5 is an operation explanatory diagram when the main rotor shown in FIG. 2 is rotated relative to the housing main body by a predetermined amount from the intermediate lock phase position to the retard side.

[Explanation of symbols]

10 cam shaft, 11 advance passage, 12 retard passage, 20
... rotor member, 21 ... rotor body, 23 ... vane, 30
... housing member, 31 ... housing main body, 31b ... shoe part, B1 ... first control mechanism, B2 ... second control mechanism, 6
Reference numerals 1, 63: lock plate, 62, 64: lock spring, R1: advance oil chamber, R2: retard oil chamber, P1: passage for communicating the advance oil chamber with the first control mechanism, P2: retard oil chamber , Hydraulic passage, 100
... hydraulic control valve, 110 ... oil pump, 120 ... oil reservoir.

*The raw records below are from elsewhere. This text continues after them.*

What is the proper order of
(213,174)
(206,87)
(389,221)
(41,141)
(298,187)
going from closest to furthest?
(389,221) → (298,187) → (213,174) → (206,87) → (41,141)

Continued on front page F-term (reference) 3G018 AB12 BA10 BA33 CA19 DA53 DA54 DA56 DA57 DA70 DA74 EA21 FA01 FA16 GA02 GA03 GA11 GA22 GA38

Claims (2)

[Claims] 1. A housing member that rotates integrally with a crankshaft or a camshaft of an internal combustion engine, and is rotatably assembled to a shoe portion provided on the housing member and advances into the housing member by a vane portion. A rotor member that forms a square oil chamber and a retard oil chamber and rotates integrally with the camshaft or the crankshaft, and unlocks by supplying hydraulic oil to allow relative rotation between the housing member and the rotor member The lock operation is performed by discharging the hydraulic oil, and the relative rotation of the housing member and the rotor member is performed at a lock phase position in an intermediate region excluding a rotation limit position at both ends between the most advanced phase position and the most retarded phase position. A valve opening / closing timing control device including a regulating relative rotation control mechanism, and a hydraulic circuit that controls supply and discharge of hydraulic oil to and from the advance oil chamber and the retard oil chamber and the relative rotation control mechanism. A first control mechanism for regulating the relative rotation to the advance side when the relative rotation control mechanism is locked at the lock phase position, and a first control mechanism for controlling the relative rotation to the retard side when the lock operation is performed at the lock phase position. The second that regulates rotation
A hydraulic control circuit configured to supply and discharge hydraulic oil from the hydraulic circuit to the advance oil chamber through the first control mechanism, and hydraulic oil from the hydraulic circuit to the retard oil chamber through the second control mechanism. And a passage for communicating the advanced oil chamber with the first control mechanism, and the retarded oil chamber and the second
A valve opening / closing timing control device, wherein a passage for communicating a control mechanism is set so as to function as a throttle at the lock phase position. 2. The valve opening / closing timing control device according to claim 1, wherein when the rotor member rotates relative to the housing member by a predetermined amount or more from the lock phase position to an advance side or a retard side, the advance angle is set. A valve opening / closing timing control device characterized in that a throttle function on a side or a retard side is released.